2. We've seen the *encryption* process. How would the *decryption* process go? Write out a step-by-step procedure for Bob would do to decrypt a message that was encrypted using this shift cipher. Remember you can assume that Bob has the key, which is the same key Alice used.
3. Put your procedure to the test by decrypting, step by step, the message `AEVRMRK` that Alice sent (with a key of 30). Maybe make a table like the one shown above for encrypting.
4. Now you've generated an algorithm for decrypting a shift cipher message and used it in one example that was hopefully successful. Now, give an explanation for why your decryption process will **always** produce the plaintext, no matter what the message or the key were. Your explanation should be clear, *not* bound to any specific examples, and use the mathematical operations involved.
5. Now pretend to be Eve.

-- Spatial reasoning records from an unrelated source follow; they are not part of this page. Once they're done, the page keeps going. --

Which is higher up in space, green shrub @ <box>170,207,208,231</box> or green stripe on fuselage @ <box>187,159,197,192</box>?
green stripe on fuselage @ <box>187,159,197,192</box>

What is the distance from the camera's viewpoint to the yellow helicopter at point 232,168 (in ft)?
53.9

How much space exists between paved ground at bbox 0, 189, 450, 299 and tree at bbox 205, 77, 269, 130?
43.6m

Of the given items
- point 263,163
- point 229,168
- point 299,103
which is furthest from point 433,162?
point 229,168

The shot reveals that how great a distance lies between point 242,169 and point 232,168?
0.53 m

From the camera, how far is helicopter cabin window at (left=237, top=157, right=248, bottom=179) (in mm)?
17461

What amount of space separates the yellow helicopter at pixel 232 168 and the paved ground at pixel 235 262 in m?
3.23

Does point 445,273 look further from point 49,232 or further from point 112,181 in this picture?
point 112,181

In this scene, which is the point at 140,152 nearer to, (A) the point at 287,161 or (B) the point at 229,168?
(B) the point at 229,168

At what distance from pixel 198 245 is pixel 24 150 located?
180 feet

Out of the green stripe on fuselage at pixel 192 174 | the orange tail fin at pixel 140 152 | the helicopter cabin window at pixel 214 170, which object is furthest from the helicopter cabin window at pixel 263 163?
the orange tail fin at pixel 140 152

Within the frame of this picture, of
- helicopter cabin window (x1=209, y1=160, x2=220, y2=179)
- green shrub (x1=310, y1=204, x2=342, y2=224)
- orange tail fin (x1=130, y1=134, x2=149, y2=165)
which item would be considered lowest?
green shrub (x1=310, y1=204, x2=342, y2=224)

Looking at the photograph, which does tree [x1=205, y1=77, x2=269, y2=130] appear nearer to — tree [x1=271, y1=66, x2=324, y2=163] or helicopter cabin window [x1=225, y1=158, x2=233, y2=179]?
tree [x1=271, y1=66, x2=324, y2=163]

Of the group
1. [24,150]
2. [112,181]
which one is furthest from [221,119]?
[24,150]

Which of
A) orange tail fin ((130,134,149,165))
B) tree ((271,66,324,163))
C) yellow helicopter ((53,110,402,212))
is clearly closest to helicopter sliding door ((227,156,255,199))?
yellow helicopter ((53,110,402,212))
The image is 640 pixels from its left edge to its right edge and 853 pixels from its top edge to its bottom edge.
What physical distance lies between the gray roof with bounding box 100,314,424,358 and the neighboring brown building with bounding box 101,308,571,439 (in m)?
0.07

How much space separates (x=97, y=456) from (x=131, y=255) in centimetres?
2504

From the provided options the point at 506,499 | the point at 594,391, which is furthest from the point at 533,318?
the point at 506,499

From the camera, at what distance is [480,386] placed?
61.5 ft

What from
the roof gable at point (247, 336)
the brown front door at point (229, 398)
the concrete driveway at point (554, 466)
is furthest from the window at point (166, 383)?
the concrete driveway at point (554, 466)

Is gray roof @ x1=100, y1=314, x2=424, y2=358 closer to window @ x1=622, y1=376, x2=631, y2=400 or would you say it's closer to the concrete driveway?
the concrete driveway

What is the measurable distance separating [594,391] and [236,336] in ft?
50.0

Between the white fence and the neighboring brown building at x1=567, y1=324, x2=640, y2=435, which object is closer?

On Campuswire, you'll find a post (link will be given here eventually) that contains several messages that were encrypted using the shift cipher, but you don't know the key. This mirrors how real-life encryption should work --- the ciphertext and the encryption method should always be considered public knowledge but the key is secret. Pick the one that corresponds to you and then try to decrypt the message. You don't know the key, so you'll have to think about this. Any information you can get from the ciphertext is considered a successful "break" of the code. Whatever you are able to get successfully, explain in detail how you got it.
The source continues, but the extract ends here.